-Ugg...
-¿Estás muerto? -preguntó Yuri observando como Potya metía una pata en la boca de Beka.
-Uhum...
-Otabek, eres mi mejor amigo y todo... ¿pero quieres prestar atención? En serio necesito ayuda con esto -se quejó el rubio.
Otabek se sentó mejor en el sillón para mirarle a la vez que dejaba a Potya en su regazo. Yuri estaba rodeado de un montón de telas y catálogos, mientras más atrás, sentado en un cómodo sillón, Nikolai Plisetsky se la pasaba de maravilla cotilleando con su futuro nuero y con Mila.
-Uhm.
-Bien, ¿tú qué dices, coral o marfil? -le preguntó el rubio levantando dos telas blancas que, al parecer de Otabek, eran exactamente iguales.
-¿Cuál opinas tú? -preguntó para zafarse de elegir.
-No sé, las dos son putamente iguales -se quejó tirándolas a un lado.
El kazajo no pudo evitar reprimir una pequeña sonrisa divertida.
Minami había insistido en que Yuri se involucrara más con la organización de la boda, y ahora su pobre amigo se la pasaba horas intentado decidir entre una cosa o la otra, aunque fuera algo mínimo.
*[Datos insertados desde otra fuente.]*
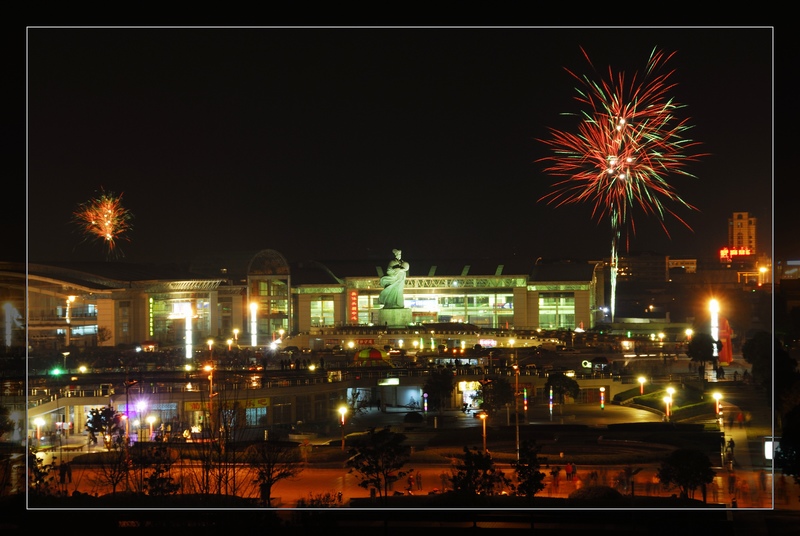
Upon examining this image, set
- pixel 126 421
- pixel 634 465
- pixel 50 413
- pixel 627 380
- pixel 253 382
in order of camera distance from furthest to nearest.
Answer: pixel 627 380, pixel 253 382, pixel 50 413, pixel 126 421, pixel 634 465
Además, Otabek sabía que las otras tres personas con quienes compartían la sala en ese momento cotilleaban acerca de lo "lindo y divertido" que es mirar a Yuri molestarse por no diferenciar un color de otro.
-Pues entonces escoge cualquiera -aconsejó Otabek acariciando a Potya, ya que este ronroneaba a gusto en su regazo.
-¿Marfil? -ladeó tomando uno de los trozos de tela.
-Marfil -asintió el kazajo.
Yuri miró la tela en su mano durante algunos segundos y después echó la cabeza hacia atrás.
-Oe, Minami, ¿Marfil para los manteles? -exclamó para que le escuchase.
El japonés paró de decir alguna cosa al viejo Alfa para levantarse con cierto cuidado y gracia, terminando por sentarse junto a Yuri, mirarando la tela con curiosidad.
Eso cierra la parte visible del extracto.